Europa pide que Wolfowitz deje su cargo en el Banco Mundial

Y así llegó a la presidencia del Banco Mundial con el objetivo de luchar frontalmente contra la corrupción.

Hoy, Paul Wolfowitz está en la silla de los acusados. Su cargo presidencial tiembla y su cabeza está a punto de caer nada menos que por su bandera en el organismo internacional: ¡corrupción!

Pero, cuidado no es un «hombre aplastado por los errores», se defiende con «uñas y dientes» y cuenta con el apoyo, nada menos, que de los principales contribuyentes: Estados Unidos, Canadá y Japón y varios países africanos y, personalmente, de George W. Bush.

Y la gran pelea la va a dar con un famoso abogado, Robert S. Bennet, al que contrató hace pocas horas. Fue defensor del ex presidente Bill Clinton an- te las acusaciones de conducta sexual inapropiada.

Europa en pleno, el Parlamento del Viejo Continente lo acusa de nepotismo, la Asociación de Funcionarios, 42 ex directores y 15 de los más altos jerarcas del banco promueven junto a la prensa y la opinión pública más informada, su renuncia. Y el Directorio Ejecutivo, el cuerpo que preside (que representa a los 185 países miembros) emitió declaraciones ambiguas, sin dar un paso a favor de su permanencia o dimisión, sólo votó una investigación a fondo del caso.

Cuando era subsecretario de Defensa, detrás de Donald Rumsfeld, los dedos lo apuntaron como la figura que había impulsado a la Administración Bush a la impopular invasión de Irak. Su suerte desde ese momento estaba echada, «quemado políticamente» debía irse. Pero como «halcón» incondicional no lo quisieron dejar «saltar al vacío» y lo propusieron para dirigir el Banco Mundial.

Pasó de joven por las Universidades de Johns Hopkins, Yale y Chicago y nunca se caracterizó por su simpatía. Fue embajador en el período Reagan. La prensa lo siguió siempre para sorprenderlo en alguna falta. Y en orden menor lo «pilló» por un hecho de cuidado personal cuando al ingresar a una mezquita en Turquía se sacó los zapatos y las cámaras lo sorprendieron con enormes agujeros en los calcetines. La foto circuló por todas las carátulas del mundo.

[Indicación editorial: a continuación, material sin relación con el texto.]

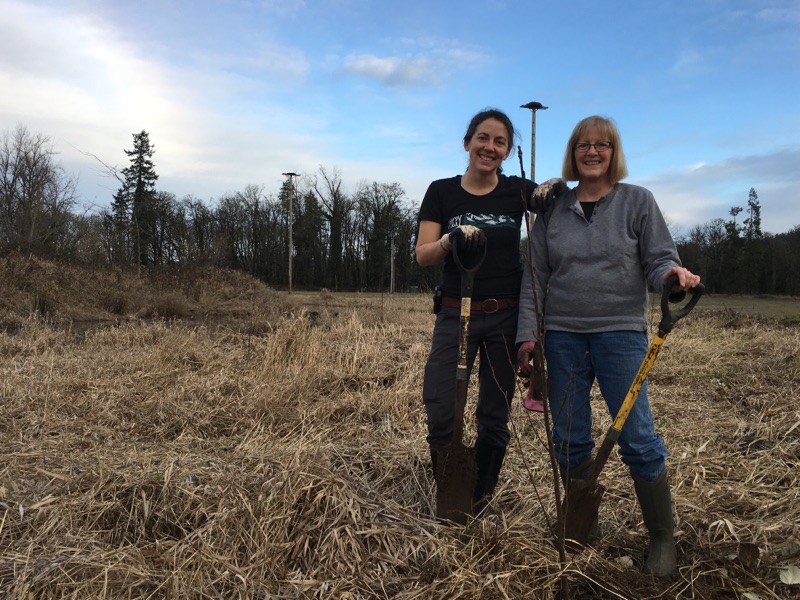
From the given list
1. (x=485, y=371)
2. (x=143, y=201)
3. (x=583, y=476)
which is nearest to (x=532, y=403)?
(x=485, y=371)

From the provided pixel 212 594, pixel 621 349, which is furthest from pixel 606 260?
pixel 212 594

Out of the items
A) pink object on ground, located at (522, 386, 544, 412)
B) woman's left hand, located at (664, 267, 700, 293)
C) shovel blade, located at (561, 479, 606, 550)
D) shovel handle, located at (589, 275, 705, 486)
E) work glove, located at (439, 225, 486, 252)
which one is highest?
work glove, located at (439, 225, 486, 252)

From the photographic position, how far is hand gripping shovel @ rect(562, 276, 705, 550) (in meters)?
1.91

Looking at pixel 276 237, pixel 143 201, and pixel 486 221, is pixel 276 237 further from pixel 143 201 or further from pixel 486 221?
pixel 486 221

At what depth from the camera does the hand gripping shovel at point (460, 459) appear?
224 centimetres

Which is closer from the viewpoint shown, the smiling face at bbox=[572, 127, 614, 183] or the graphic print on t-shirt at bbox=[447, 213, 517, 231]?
the smiling face at bbox=[572, 127, 614, 183]

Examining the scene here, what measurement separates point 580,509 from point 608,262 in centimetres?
95

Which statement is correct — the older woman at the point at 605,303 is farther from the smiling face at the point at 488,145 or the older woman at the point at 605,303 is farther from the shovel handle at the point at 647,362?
the smiling face at the point at 488,145

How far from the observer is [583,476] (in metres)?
2.28

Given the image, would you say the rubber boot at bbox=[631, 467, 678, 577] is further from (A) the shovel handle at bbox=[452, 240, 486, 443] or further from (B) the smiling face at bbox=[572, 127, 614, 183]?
(B) the smiling face at bbox=[572, 127, 614, 183]

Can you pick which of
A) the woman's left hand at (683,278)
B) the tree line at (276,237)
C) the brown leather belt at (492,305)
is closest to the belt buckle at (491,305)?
the brown leather belt at (492,305)

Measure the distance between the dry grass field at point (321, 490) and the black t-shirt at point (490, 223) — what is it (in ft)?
2.24

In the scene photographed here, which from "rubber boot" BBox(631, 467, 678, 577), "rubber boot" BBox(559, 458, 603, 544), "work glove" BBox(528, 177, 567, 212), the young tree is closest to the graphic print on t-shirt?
"work glove" BBox(528, 177, 567, 212)

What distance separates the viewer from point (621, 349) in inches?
82.8
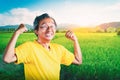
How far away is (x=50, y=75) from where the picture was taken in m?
3.43

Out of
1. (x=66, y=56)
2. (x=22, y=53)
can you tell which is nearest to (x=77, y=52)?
(x=66, y=56)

Y ahora «estalla» el escándalo de la «amiga».

La novia, Shaha Riza, 54, ciudadana británica de origen libanés, nacida en Arabia Saudita, se desempeñaba, hasta la llegada de Wolfowitz al Banco Mundial, como asesora del Departamento para Medio Oriente. Pero el estatuto de ética impide que funcionarios con lazos de parentesco o de otro tipo, permanezcan en el organismo internacional. Se decidió su traslado al Departamento de Estado. Era una regla principista a cumplir.

Y lo hizo, pero salió a luz que el proceso no fue tan cristalino.

Junto con el «pase» Riza recibió subas de sueldo, sin autorización del Directorio, sólo por orden expresa de Wolfowitz que la situaron U$S 7 mil por encima del ingreso de la jefe de la diplomacia de Estados Unidos, Condoleezza Rice.

También en el revuelo de papeles quedó al descubierto que en el período que Wolfowitz era subsecretario de Defensa, la «novia» cumplía también un contrato con una empresa asesora del Pentágono.

El tema está que arde. Los funcionarios corean en los amplios patios: ¡renuncia, renuncia! Wolfowitz reconoce el «pecado» pero se niega a dimitir.

A esta altura todo Washington piensa que liará los petates y se «irá» y no lo salvarán ni los poderosos «padrinos» que lo respaldan.